Aufgaben:
1) Warum wird im Textauszug auf dem Taucherschiff nach den Verhältnissen im Hafen von Greetsiel gefragt? Antworte in ein bis zwei Sätzen.
2) Fass den Textauszug in genau zwei Sätzen zusammen.
3) Führe den Textauszug über die Bootsfahrt nach Greetsiel nach seinem letzten Satz weiter.

Vor dem Yachtsteg liegt ein bemanntes Taucherschiff direkt am Kai. Ich gehe hinüber, um nach den Verhältnissen im Hafen von Greetsiel zu fragen, denn bei stürmischem Wind in einen fremden Hafen einzulaufen ist immer so eine Sache.
„Kein Problem. Da habt ihr massig Platz.“
Als sie von unserem Unglück erfahren, stellen sie uns ungefragt eine Gasflasche an Deck.
„Damit ihr was kochen könnt. Wir fahren gleich mit dem Auto in den Ort. Willst Du mitkommen?“
„Klar.“
Ich fahre mit dem Maschinisten nach Greetsiel, während Iman beim Boot bleibt. Tatsächlich hat er im Ort nichts zu tun. Die Fahrt dient einzig der Suche nach unserer neuen Gasflasche. In der Tankstelle werden wir fündig.
Tausend Dank noch einmal.
Als wir mit einer vollen Gasflasche zurückkommen, reicht der Skipper Iman gerade einen langen Wasserschlauch an Bord, damit sie unsere Wasserflaschen wieder füllen kann. Er schmunzelt über unser Flaschensystem, aber die holländischen Entkeimungstabletten von René geben dem Wasser im Tank einen furchtbaren Geschmack.

Datenblock:
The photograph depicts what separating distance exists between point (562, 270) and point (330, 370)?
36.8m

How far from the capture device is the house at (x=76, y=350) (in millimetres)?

Antworten in Reihenfolge:
1) Bei stürmischem Wind ist es immer heikel, in einen fremden Hafen einzulaufen. Deshalb wird auf dem Taucherschiff nach den Verhältnissen im Hafen von Greetsiel gefragt.

2) Die Besatzung eines Taucherschiffs am Kai sagt, dass im Hafen von Greetsiel viel Platz ist, und stellt nach dem Unglück ungefragt eine Gasflasche zum Kochen an Deck. Bei einer Autofahrt mit dem Maschinisten nach Greetsiel findet sich an der Tankstelle eine neue Gasflasche, und danach reicht der Skipper Iman einen Wasserschlauch, damit sie die Wasserflaschen auffüllen kann.

3)
„Pumpt doch euren Tank aus und füllt ihn mit unserem Wasser. Wir haben Aquaclean. Das hat keinerlei Nebengeschmack.“ Dann fahren sie mit ihrem Auto weg, diesmal, um einen Baumarkt für sich suchen, aber nicht in Greetsiel, sondern etwas weiter.
Bevor wir unsere Tanks leeren und mit ihrem Wasser auffüllen können, winkt uns der Schleusenwärter zu sich. Ich gehe hoch zum Schleusensteuerstand. Auch der Schleusenwärter ist hilfsbereit:
“Es hat ein bißchen abgeflaut. Wenn ihr euch beeilt, könnt ihr nach der nächsten Bö durch.“ Das muss er mir nicht zweimal sagen. Im Dauerlauf renne ich zu Néfertiti zurück.
Kaum haben wir losgeworfen, öffnet sich die Brücke und nach einer kurzen Schleusung fahren wir durch den Kanal nach Greetsiel. Wir tuckern durch das Naturschutzgebiet. Auf dem Kanal legt sich der Schaum in Streifen. Die Böen erreichen Sturmstärke.
Der Hafen ist voll. Der Skipper des Tauchschiffs behält Recht: Wenigstens bietet Greetsiel genug Raum zu manövrieren.
„Wenn wir anlegen, Iman: Die Luvleine ist wichtig! Wenn Du die fest hast, schaffe ich den Rest alleine.“
Iman nickt mir zu. Sie wird das schaffen. Langsam fahren wir am Gästesteiger entlang. Vielleicht zwischen dem Botter und der Yacht? Ein Probeanlauf. Zu eng. Weiter.
Auf dem Steg winkt ein Mann und weist uns den Weg zu einer freien Box innen. Wir drehen, um auf die innere Seite der Steganblage zu kommen.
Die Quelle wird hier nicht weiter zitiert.